TASK TO CARRY OUT: Find and copy each line of the records where the string "United" shows up.

DATA FOR THIS TASK:
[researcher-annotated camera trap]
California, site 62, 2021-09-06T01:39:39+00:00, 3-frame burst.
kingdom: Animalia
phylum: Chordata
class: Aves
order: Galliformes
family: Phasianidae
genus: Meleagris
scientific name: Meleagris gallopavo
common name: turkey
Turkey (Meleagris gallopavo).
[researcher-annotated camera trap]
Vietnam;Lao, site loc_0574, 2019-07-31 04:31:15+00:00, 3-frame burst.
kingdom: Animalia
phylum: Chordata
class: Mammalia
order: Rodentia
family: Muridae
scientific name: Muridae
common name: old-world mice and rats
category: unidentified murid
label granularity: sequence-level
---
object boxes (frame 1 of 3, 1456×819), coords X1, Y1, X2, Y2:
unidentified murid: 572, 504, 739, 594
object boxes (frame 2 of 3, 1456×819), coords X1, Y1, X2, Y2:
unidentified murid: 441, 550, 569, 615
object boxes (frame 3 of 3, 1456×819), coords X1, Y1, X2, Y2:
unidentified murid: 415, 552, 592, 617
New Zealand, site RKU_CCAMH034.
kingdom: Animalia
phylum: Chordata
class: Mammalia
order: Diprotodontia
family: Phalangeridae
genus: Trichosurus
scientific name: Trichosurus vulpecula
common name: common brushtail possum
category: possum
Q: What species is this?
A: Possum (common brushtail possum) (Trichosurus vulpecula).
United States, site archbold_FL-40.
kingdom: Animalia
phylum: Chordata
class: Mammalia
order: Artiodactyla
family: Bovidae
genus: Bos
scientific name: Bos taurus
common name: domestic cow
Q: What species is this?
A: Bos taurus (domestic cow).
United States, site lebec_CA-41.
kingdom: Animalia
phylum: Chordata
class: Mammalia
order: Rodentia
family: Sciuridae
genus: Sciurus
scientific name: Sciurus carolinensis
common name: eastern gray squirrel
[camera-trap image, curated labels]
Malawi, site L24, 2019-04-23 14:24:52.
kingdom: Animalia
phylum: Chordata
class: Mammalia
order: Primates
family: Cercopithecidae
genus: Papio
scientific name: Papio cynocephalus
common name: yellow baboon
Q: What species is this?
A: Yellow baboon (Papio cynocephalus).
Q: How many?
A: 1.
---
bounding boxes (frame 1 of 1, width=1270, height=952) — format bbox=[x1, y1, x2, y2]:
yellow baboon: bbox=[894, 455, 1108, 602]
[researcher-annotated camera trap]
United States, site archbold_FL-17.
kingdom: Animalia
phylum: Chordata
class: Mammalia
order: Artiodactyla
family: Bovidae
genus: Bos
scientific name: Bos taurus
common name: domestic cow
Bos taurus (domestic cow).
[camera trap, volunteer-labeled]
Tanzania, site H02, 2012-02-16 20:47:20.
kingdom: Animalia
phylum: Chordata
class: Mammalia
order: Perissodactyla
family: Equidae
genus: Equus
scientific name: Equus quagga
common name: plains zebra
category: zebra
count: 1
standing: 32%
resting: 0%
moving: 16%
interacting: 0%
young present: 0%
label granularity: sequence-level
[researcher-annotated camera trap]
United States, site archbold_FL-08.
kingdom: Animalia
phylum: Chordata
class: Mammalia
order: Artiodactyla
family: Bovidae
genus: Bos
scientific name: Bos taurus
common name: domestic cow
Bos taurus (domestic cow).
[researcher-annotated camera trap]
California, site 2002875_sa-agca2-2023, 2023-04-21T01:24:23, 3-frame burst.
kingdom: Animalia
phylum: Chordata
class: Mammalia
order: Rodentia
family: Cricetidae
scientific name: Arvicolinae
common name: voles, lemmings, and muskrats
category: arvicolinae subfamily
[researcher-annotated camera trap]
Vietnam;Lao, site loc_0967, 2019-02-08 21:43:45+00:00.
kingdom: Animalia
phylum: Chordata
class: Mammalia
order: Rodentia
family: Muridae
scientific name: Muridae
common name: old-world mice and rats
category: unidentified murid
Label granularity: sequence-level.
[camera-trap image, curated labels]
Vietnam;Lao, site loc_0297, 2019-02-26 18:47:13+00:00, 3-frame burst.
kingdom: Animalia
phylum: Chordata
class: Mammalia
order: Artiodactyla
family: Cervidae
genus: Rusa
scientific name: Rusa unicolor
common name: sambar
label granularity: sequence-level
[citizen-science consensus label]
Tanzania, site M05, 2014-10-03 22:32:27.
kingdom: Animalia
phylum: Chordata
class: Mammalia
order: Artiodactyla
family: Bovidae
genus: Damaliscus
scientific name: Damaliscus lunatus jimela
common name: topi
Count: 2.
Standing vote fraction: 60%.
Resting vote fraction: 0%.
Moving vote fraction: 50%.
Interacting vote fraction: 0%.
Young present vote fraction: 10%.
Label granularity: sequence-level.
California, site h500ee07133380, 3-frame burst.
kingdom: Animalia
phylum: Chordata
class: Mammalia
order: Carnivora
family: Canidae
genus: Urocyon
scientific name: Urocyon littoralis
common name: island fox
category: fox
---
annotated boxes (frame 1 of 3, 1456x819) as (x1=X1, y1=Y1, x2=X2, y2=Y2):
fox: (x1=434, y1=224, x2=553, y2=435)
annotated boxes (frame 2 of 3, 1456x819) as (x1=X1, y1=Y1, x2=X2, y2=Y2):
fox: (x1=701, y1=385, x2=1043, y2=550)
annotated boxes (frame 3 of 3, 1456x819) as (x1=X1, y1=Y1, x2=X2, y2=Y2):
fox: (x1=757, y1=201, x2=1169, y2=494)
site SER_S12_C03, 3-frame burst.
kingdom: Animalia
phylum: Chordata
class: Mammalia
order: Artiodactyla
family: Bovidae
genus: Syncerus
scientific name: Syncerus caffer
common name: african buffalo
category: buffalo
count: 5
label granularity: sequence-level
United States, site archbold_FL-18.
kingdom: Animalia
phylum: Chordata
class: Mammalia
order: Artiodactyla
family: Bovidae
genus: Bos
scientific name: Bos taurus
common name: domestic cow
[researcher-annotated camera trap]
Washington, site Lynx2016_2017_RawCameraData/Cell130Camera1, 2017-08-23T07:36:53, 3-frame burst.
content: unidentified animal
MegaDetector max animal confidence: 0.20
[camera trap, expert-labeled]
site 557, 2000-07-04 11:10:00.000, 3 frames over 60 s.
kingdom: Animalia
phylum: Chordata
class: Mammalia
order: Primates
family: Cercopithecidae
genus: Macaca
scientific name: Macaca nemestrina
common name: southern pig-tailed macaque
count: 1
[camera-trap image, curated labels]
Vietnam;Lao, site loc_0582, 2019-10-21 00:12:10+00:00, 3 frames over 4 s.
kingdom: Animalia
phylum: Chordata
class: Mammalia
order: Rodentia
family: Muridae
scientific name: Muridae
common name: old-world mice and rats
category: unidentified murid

ANSWER TO THE EXERCISE:
United States, site archbold_FL-40.
United States, site lebec_CA-41.
United States, site archbold_FL-17.
United States, site archbold_FL-08.
United States, site archbold_FL-18.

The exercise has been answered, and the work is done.